HAMILTON: The doctor at U.S. Postal Service said that, you know, I had enormous potential. So basically -- eventually when I was invited to -- when I was given my first white lunch bag, you know, it was a sign to me that they believed in me, they believed in my potential and they believed in my long-term talent.

(MUSIC PLAYING)

MCDERMOTT (voice-over): The lunch bags contained the banned drug EPO, designed to raise a cyclist's hematocrit level.

HAMILTON: Your hematocrit is the percentage of red blood cells in your body. Your red blood cells carry oxygen to your muscles. So basically the higher your red blood cell percentage, the better your muscles are going to operate under stress. So in laymen's terms, the more red blood cells you have, the faster you're going to ride a bike, you know.

MCDERMOTT: So what was the doctor's solution to raising those levels?

HAMILTON: Yes. A couple months before, maybe a month and a half before my first Tour de France, it was EPO.
-------------------------
## [WORK INSTRUCTION]
In the interview transcript, list each thing Hamilton says "they believed in" when he was given his first white lunch bag. Use only the transcript to answer.

## [DATA SHOWN]
-------------------------
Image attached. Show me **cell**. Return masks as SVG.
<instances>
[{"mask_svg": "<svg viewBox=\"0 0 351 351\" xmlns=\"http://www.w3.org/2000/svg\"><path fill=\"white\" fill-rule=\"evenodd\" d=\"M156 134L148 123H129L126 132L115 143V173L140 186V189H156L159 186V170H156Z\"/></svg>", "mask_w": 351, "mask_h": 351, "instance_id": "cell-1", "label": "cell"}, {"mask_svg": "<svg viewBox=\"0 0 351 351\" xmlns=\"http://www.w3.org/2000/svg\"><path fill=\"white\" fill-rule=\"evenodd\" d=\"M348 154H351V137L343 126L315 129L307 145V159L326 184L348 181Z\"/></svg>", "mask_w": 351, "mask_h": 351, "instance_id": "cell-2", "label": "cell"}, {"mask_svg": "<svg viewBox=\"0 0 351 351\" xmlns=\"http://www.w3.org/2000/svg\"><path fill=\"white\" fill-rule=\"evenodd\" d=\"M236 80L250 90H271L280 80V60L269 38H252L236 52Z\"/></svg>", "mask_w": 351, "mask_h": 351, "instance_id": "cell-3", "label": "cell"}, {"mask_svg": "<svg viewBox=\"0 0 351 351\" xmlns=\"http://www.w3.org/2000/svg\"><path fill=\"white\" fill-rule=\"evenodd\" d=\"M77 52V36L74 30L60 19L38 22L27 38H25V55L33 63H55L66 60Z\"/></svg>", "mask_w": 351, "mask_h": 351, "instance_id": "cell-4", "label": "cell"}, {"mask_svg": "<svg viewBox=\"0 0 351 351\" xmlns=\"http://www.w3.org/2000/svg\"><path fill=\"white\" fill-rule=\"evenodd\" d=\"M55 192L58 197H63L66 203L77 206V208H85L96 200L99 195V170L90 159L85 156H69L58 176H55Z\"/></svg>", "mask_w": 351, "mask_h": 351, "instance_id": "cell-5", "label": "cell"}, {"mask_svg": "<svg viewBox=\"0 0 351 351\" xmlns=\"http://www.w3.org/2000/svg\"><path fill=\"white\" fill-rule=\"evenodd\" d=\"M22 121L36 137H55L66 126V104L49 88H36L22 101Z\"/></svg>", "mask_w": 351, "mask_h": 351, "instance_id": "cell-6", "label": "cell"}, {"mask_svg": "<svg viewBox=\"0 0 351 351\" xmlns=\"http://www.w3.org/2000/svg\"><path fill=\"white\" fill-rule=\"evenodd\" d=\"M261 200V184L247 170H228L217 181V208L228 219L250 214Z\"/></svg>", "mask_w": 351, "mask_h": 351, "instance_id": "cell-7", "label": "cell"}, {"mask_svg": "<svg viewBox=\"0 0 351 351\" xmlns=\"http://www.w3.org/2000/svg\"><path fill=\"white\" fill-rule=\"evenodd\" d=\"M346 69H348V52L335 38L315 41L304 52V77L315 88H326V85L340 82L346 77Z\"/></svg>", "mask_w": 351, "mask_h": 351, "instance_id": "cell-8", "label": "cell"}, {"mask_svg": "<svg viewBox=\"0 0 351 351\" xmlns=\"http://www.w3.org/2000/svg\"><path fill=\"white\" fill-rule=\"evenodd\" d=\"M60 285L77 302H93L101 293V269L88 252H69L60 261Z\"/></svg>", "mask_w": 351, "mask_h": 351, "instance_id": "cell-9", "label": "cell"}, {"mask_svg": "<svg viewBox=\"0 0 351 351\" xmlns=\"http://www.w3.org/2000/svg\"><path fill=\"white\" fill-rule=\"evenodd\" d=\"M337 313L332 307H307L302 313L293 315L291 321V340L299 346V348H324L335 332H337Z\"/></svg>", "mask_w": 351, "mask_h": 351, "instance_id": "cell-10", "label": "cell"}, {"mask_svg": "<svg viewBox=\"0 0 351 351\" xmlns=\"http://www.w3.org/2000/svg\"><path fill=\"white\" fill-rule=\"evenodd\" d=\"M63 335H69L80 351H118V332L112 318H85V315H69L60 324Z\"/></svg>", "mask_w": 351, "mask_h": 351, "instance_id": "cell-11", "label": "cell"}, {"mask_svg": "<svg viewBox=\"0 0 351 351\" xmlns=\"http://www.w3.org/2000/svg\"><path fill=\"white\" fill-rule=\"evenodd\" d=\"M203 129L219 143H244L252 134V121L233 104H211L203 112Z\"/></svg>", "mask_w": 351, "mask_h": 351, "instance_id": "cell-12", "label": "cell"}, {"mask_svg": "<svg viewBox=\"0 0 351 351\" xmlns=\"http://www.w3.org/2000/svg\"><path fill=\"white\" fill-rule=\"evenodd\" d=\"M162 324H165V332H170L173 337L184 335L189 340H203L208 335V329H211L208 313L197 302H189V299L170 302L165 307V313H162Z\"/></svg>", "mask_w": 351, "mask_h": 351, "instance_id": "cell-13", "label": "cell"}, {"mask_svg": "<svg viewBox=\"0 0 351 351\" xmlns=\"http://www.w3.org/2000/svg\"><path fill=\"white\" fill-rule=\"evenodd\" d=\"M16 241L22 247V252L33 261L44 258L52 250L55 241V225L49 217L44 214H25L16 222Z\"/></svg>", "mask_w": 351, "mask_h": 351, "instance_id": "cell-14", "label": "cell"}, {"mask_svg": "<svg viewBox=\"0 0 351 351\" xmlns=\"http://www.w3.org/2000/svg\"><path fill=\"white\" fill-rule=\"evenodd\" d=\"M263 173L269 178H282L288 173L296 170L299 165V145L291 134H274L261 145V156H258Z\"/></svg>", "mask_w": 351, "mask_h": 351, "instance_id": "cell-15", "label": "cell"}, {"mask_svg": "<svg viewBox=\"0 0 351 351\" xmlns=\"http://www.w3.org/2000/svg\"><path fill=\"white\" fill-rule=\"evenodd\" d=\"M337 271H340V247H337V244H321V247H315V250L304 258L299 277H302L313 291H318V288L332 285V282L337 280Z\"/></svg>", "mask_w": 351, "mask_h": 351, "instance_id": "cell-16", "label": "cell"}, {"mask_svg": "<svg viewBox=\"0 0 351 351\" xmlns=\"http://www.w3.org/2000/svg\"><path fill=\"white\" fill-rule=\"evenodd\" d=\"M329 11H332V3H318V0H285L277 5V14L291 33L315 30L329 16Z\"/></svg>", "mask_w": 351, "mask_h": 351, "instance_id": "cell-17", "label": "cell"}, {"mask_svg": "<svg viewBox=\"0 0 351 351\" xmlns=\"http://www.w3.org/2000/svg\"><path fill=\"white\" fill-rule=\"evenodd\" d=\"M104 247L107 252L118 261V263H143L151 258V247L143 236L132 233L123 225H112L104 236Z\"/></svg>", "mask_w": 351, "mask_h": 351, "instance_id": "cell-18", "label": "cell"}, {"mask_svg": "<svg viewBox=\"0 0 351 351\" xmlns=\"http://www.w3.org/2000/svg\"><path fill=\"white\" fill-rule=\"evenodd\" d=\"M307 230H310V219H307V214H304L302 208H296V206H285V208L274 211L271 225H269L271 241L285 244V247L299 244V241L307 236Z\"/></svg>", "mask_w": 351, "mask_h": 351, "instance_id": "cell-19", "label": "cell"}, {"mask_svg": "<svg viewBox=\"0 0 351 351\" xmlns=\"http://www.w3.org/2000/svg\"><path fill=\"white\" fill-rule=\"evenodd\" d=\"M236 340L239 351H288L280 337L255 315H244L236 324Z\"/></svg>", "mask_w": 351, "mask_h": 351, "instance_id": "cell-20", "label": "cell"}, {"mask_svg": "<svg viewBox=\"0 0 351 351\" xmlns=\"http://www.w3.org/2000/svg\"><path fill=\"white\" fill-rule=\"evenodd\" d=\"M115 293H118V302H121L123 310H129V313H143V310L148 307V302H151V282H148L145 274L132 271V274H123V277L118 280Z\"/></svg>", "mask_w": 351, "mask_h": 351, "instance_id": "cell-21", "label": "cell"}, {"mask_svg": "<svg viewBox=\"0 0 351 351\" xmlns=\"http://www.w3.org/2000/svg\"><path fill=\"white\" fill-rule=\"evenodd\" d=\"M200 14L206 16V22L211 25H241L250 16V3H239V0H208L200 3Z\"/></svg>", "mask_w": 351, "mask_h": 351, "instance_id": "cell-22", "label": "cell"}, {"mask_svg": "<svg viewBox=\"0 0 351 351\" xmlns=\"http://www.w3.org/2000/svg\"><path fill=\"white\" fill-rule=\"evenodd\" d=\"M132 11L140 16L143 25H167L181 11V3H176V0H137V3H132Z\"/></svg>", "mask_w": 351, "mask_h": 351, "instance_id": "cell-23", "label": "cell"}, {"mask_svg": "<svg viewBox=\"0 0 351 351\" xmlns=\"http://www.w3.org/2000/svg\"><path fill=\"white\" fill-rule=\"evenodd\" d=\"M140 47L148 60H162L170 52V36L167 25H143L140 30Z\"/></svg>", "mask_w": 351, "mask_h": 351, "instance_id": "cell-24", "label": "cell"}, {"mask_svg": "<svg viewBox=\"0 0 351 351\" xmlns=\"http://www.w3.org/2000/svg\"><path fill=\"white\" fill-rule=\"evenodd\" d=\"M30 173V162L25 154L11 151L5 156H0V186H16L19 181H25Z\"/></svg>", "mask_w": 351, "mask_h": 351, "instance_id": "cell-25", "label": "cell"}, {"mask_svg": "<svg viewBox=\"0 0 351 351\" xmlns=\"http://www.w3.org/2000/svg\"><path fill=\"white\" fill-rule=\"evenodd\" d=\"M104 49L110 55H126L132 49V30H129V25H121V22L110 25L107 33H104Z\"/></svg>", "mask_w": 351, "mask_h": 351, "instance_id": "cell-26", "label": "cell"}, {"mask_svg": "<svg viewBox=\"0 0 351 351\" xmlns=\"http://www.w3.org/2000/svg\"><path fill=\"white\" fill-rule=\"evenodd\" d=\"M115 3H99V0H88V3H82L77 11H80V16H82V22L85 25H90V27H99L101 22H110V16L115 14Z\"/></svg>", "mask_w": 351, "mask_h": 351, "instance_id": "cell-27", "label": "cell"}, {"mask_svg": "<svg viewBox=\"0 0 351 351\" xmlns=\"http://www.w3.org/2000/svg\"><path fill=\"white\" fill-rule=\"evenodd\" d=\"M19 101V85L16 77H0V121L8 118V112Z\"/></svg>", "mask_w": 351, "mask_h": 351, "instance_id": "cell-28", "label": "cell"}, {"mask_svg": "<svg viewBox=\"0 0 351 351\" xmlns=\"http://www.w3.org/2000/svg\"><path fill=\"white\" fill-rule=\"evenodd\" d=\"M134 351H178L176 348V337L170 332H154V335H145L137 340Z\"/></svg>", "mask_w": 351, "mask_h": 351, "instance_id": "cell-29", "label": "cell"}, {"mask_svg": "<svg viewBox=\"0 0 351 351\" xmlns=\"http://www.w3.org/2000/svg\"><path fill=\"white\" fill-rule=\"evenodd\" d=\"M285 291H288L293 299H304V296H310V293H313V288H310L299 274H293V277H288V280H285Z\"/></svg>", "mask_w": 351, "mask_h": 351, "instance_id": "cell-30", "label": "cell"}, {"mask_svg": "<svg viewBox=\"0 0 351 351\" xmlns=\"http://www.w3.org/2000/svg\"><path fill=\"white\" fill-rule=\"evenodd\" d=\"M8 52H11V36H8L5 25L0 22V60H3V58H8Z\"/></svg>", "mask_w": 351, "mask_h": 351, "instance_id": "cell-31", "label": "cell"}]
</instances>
-------------------------
## [RESPONSE TO THIS TASK]
- me
- my potential
- my long-term talent